When dad Bob (Leonardo DiCaprio), ex-shock revolutionary, associates the automatic rifle with the dressing gown. | Warner Bros. France

An adaptation that lacks depth

The title One battle after another also programs a linear alignment, which is the exact opposite of what Thomas Pynchon did, a large part of whose literary genius lies in his way of complexifying situations, of constantly bringing out reflections and echoes, of composing narratives in multiple dimensions, particularly temporal.

Yes, but here we are, we are still in Hollywood. It has to be clear, there has to be a narrative line that doesn’t lose anyone along the way. It is not only the richness of the story with multiple protagonists that disappears, it is the existence of any collective idea, of any inscription in a story which is not just a pretext.

And to complete the whole thing, we are going to add a good dose of very conformist and reassuring familialist ideology, after having played with transgressive and protesting gadgets and having vigorously affirmed that postmodern Klu Klux Klan version racism and the confinement of human beings is naughty.

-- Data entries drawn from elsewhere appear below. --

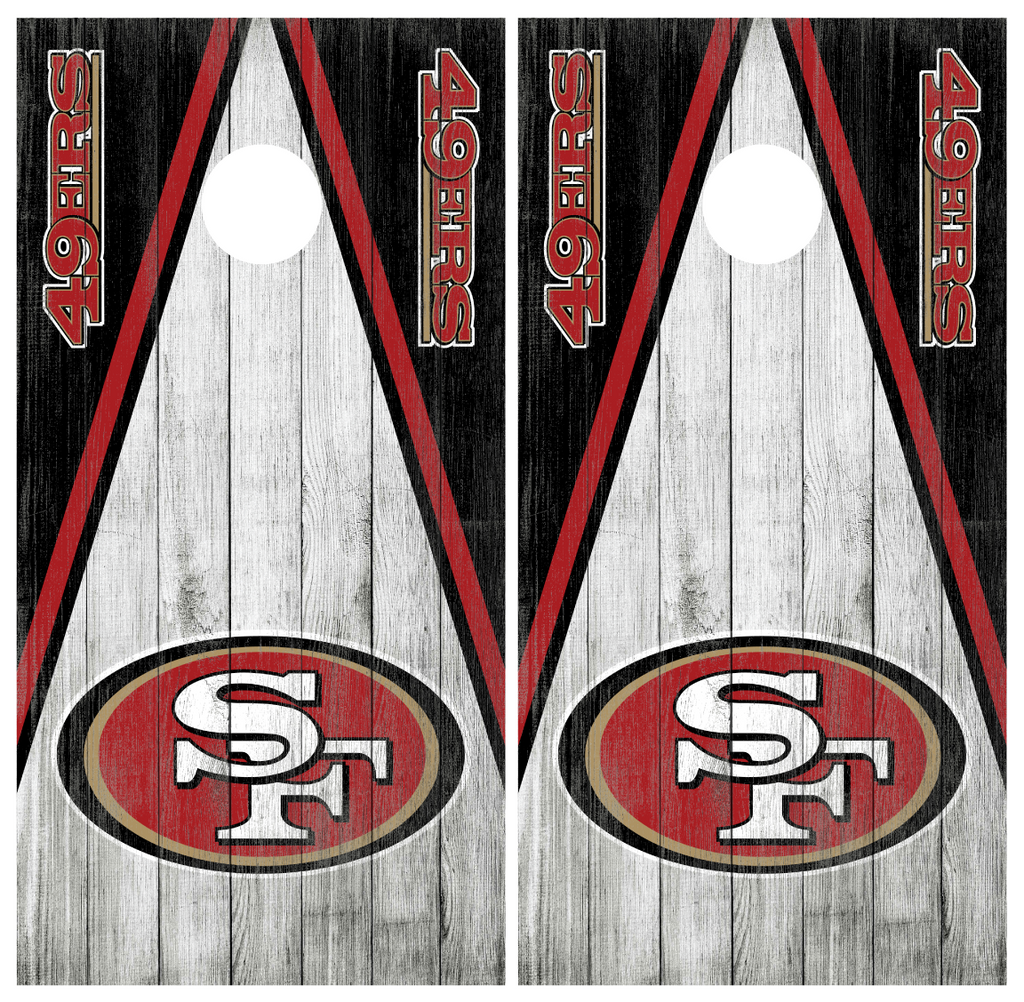 San Francisco 49ers Niners Decal ~ Vinyl Car Sticker - Wall, Cornholes  Graphics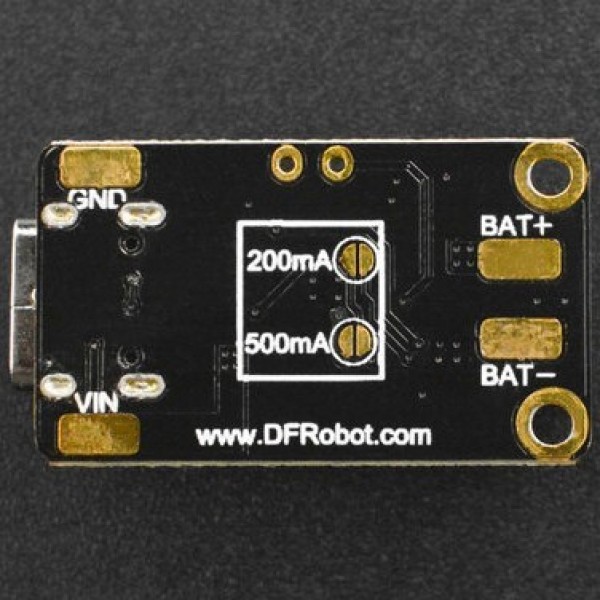 DFRobot Li-Po Charger Type C - 50-500mA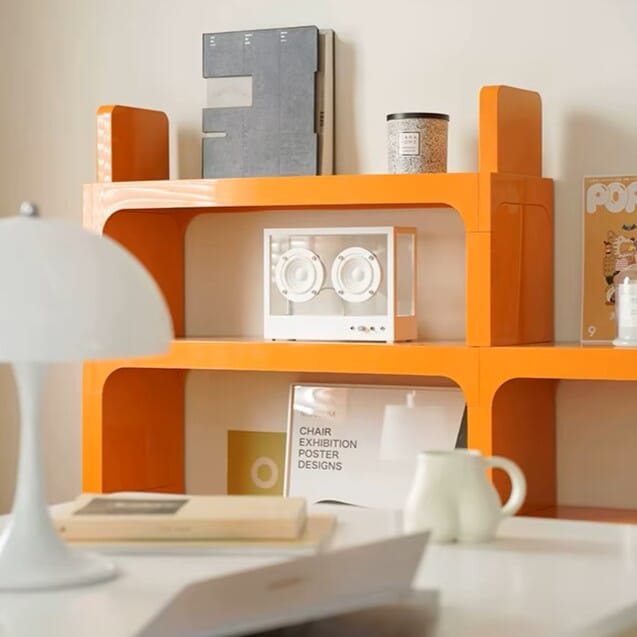 Étagère Modulable - ShelfCraft™ - Orange - Ton Confort Maison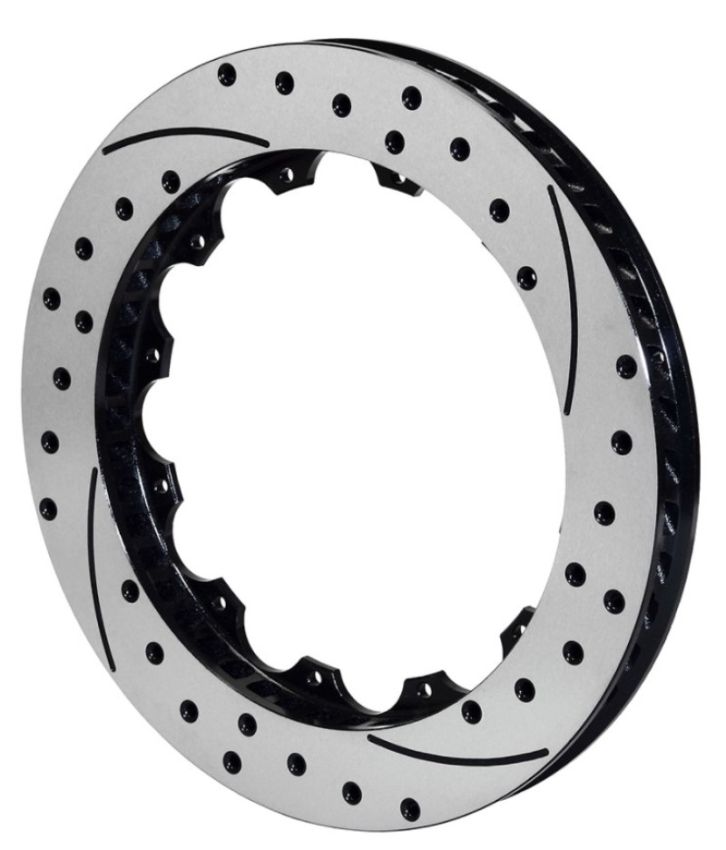 Wilwood 160-14635-BK Rotor GT Curved Vane Rotor Spec-37 Iron 72 CV 12 x 8.75 Right Hand Side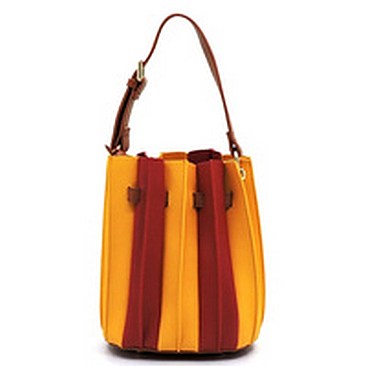 Multi Accordion Stripe 2-in-1 Bucket Bag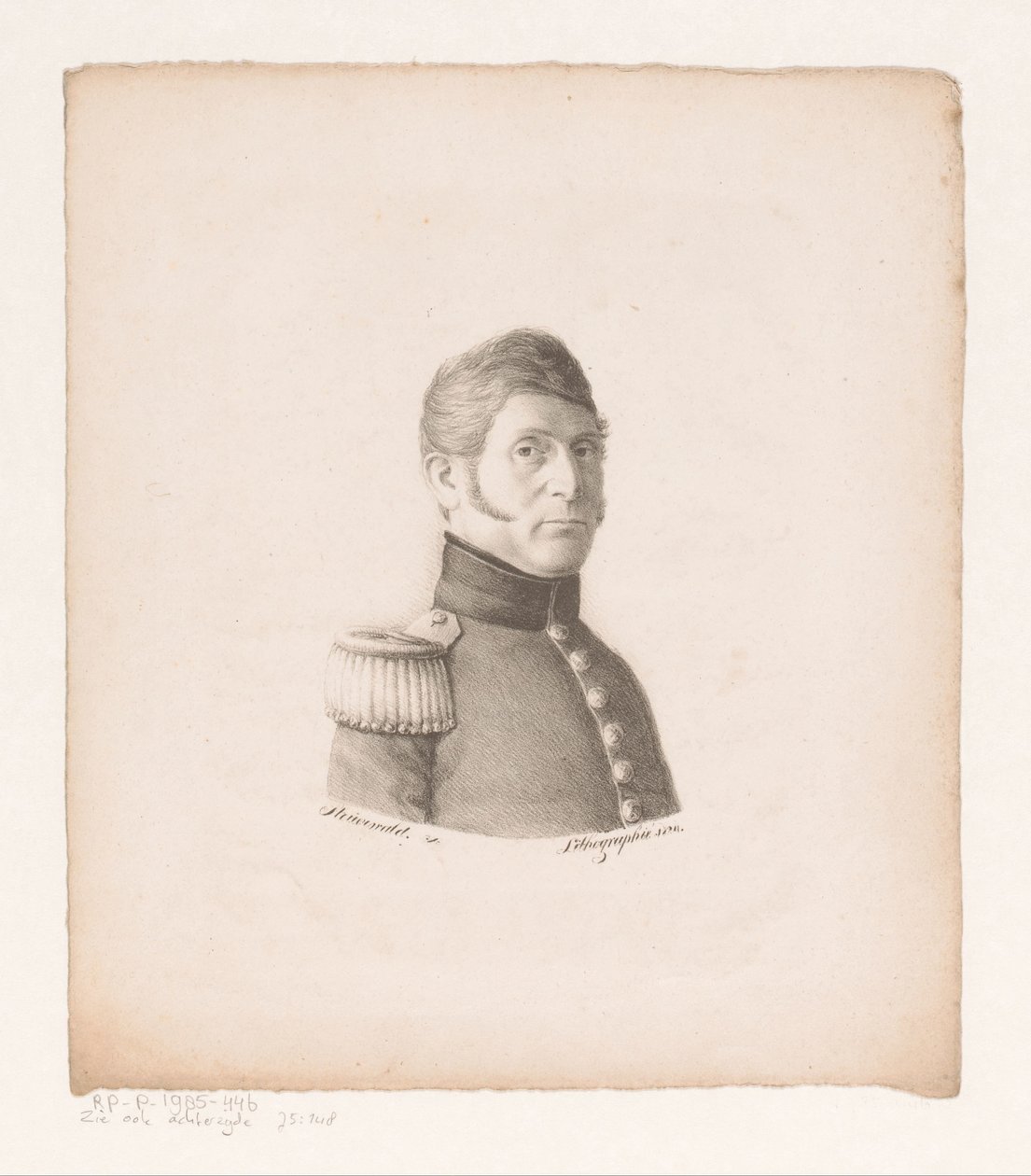 Portrett av ukjent soldat av Christian Heinrich Gottlieb Steuerwald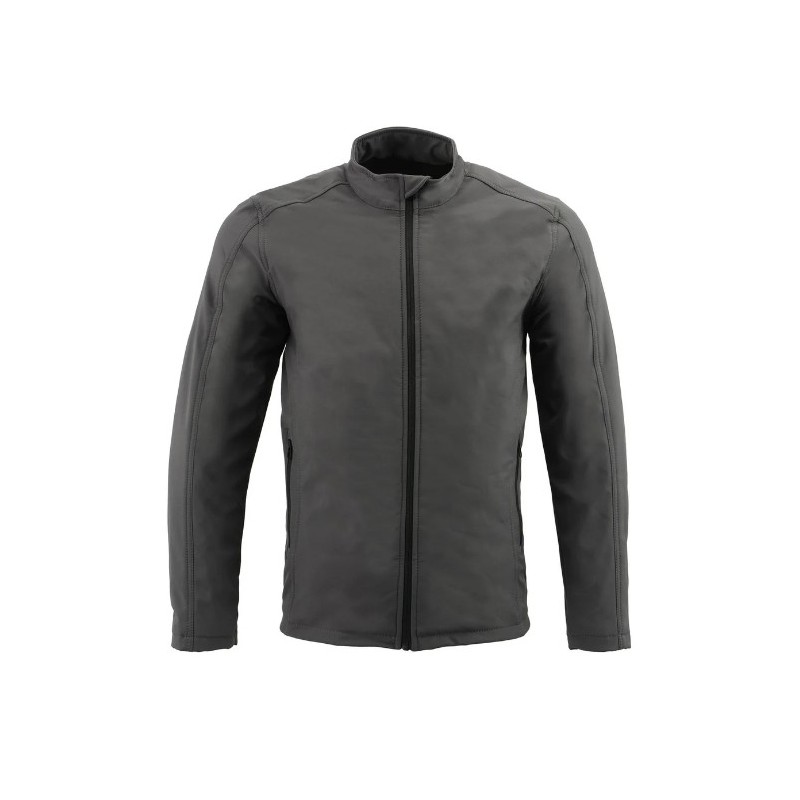 Men's Waterproof Lightweight Zipper Front Soft-Shell Jacket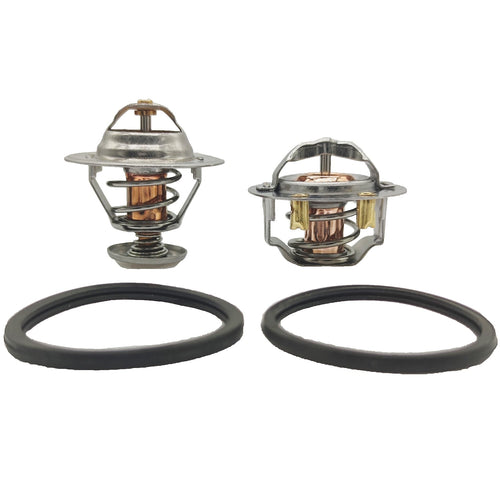 185°F & 180°F Degree Thermostat Front & Rear Kit Pair Fit for GM Pickup Duramax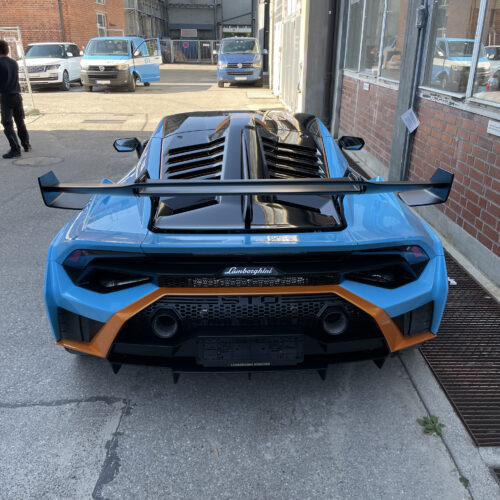 Lamborghini Huracán STO im Original Design und mit PPF-Steinschlagschutz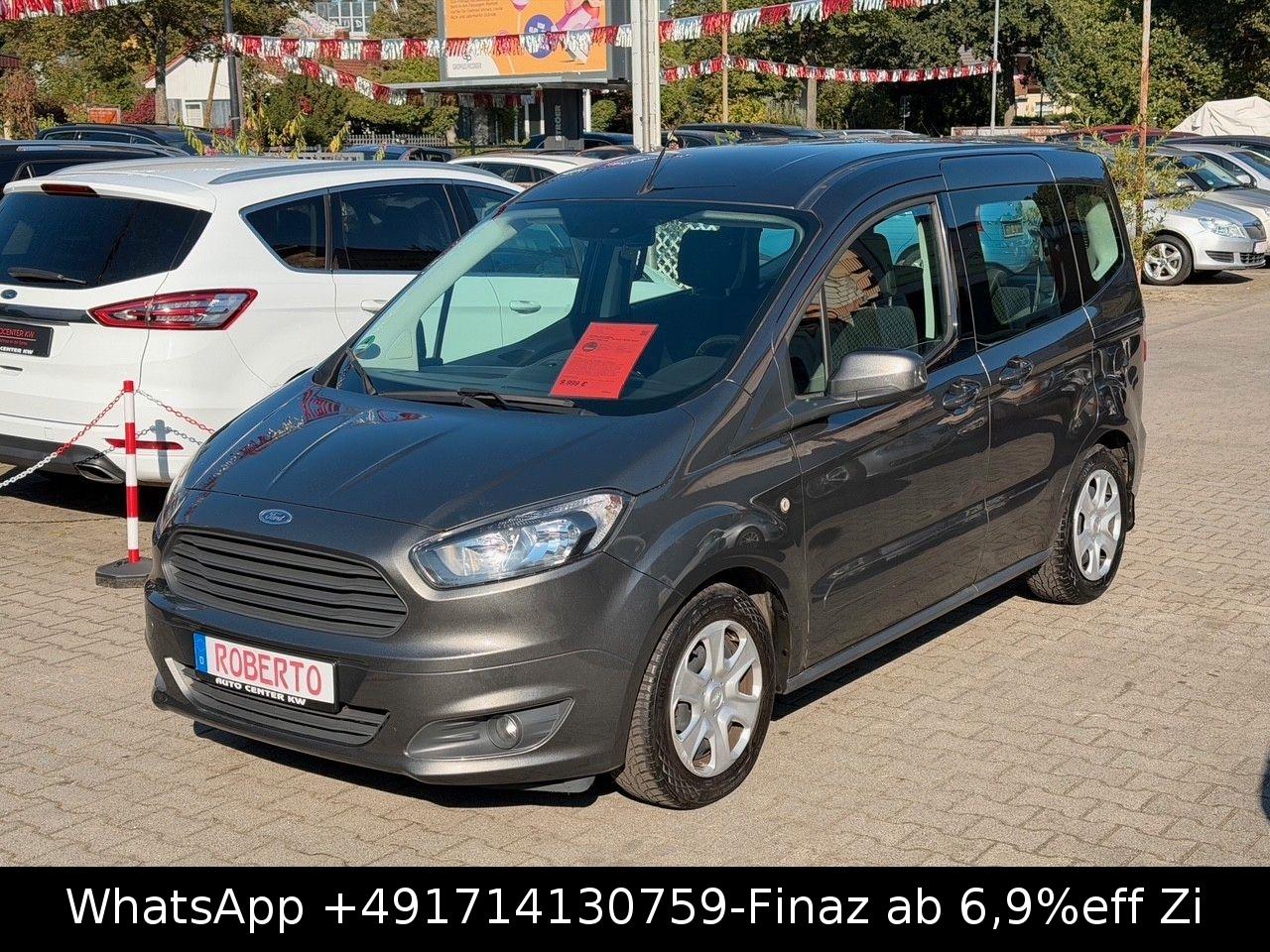 Ford Tourneo Courier-ZAHNR+SERV NEU-KLIMA-SHZG-AHK-TE
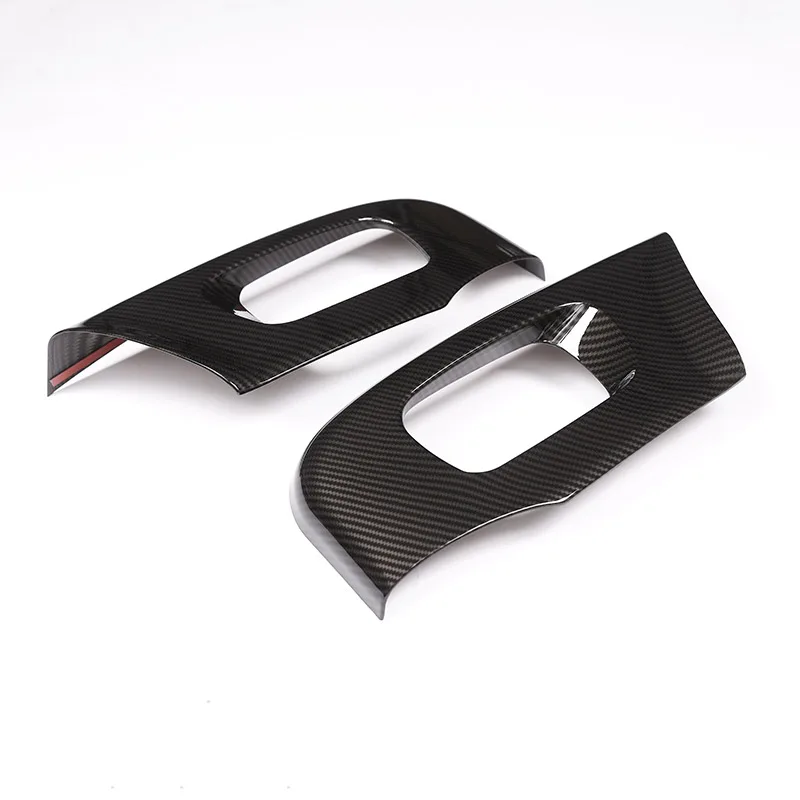 Carbon Fiber For Land rover Discovery 5 L462 LR5 2017-19 ABS Car Seat Side Cover Trim Range Rover Velar RR Sport 2018 2019 |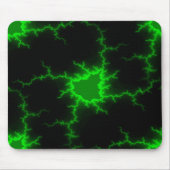 Alien Grüne Blitze in Pitch Black Mousepad (Vorne)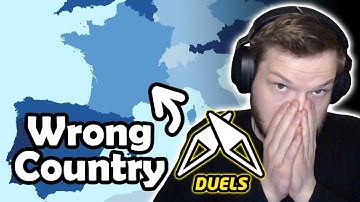 Only WRONG COUNTRIES in Duels - GeoGuessr Gameplay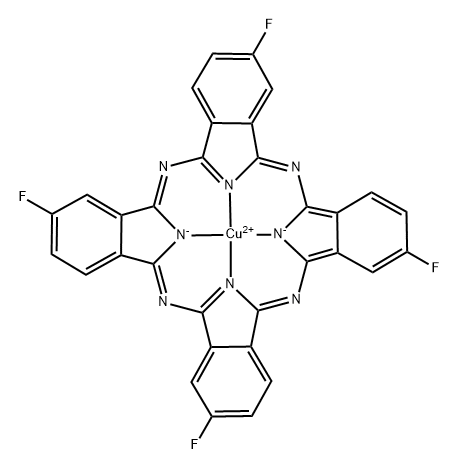 Copper(II)-2,9,16,23-tetrafluoro-29H ,31H -phthalocyanine Struktur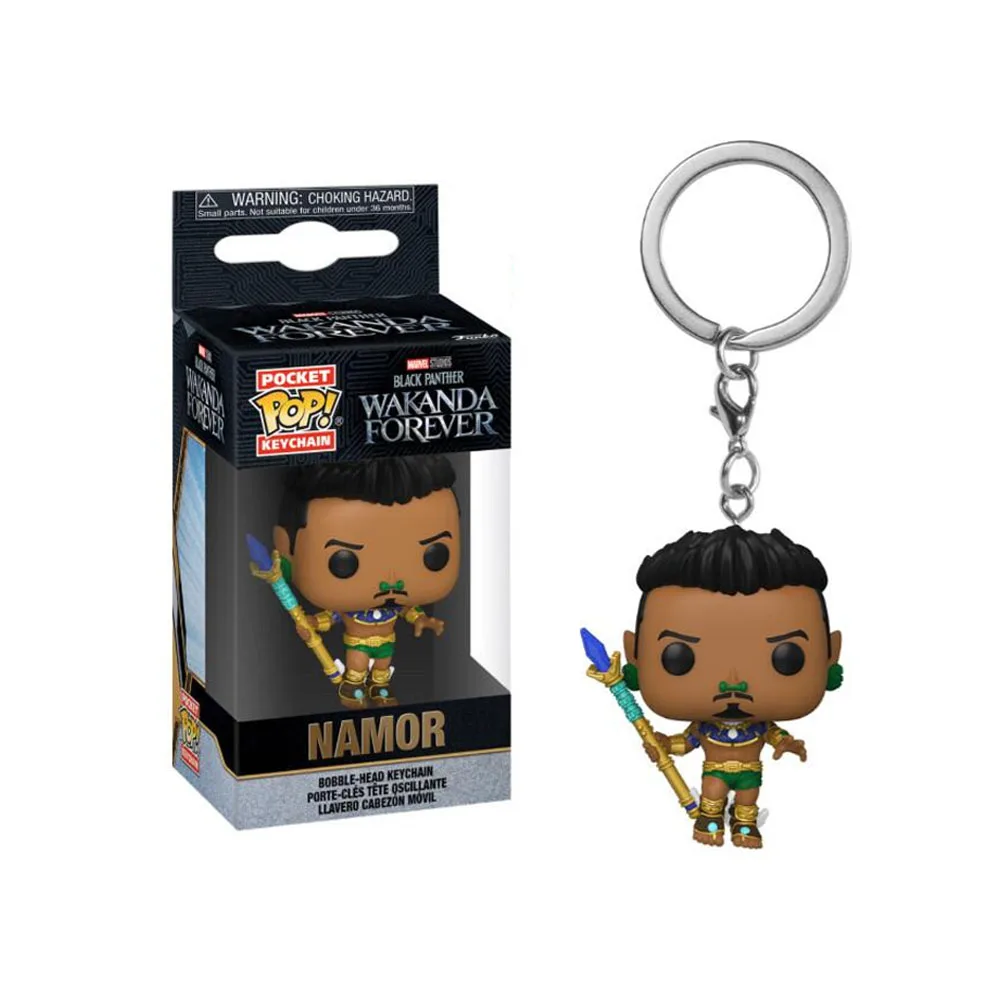 thumbnail image 1 of Llavero Funko Pop Marvel Pantera Negra Namor Pop Pocket Marvel Llaveros Figura de acción de vinilo Juguetes Muñecas Regalos para niños, 1 of 5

The transposition to the present, a present terribly different from the period in which the book took place, would however have required much more than the skill of a narrator and a showman, a skill with which Paul Thomas Anderson is amply endowed.

Inspired by a great book devoted to another situation, and which did so with a richness and depth completely flattened here, the film held the promise of contributing, with the means of fiction, the romantic, the spectacular, to help understand a little of what is happening now in the United States. We are far from it.

One battle after another
By Paul Thomas Anderson
With Leonardo DiCaprio, Chase Infinity, Sean Penn, Benicio del Toro, Teyana Taylor, Regina Hall
Sessions
Duration: 2h42
Released September 24, 2025
Elora Bain

Elora Bain

I'm the editor-in-chief here at News Maven, and a proud Charlotte native with a deep love for local stories that carry national weight. I believe great journalism starts with listening — to people, to communities, to nuance. Whether I’m editing a political deep dive or writing about food culture in the South, I’m always chasing clarity, not clicks.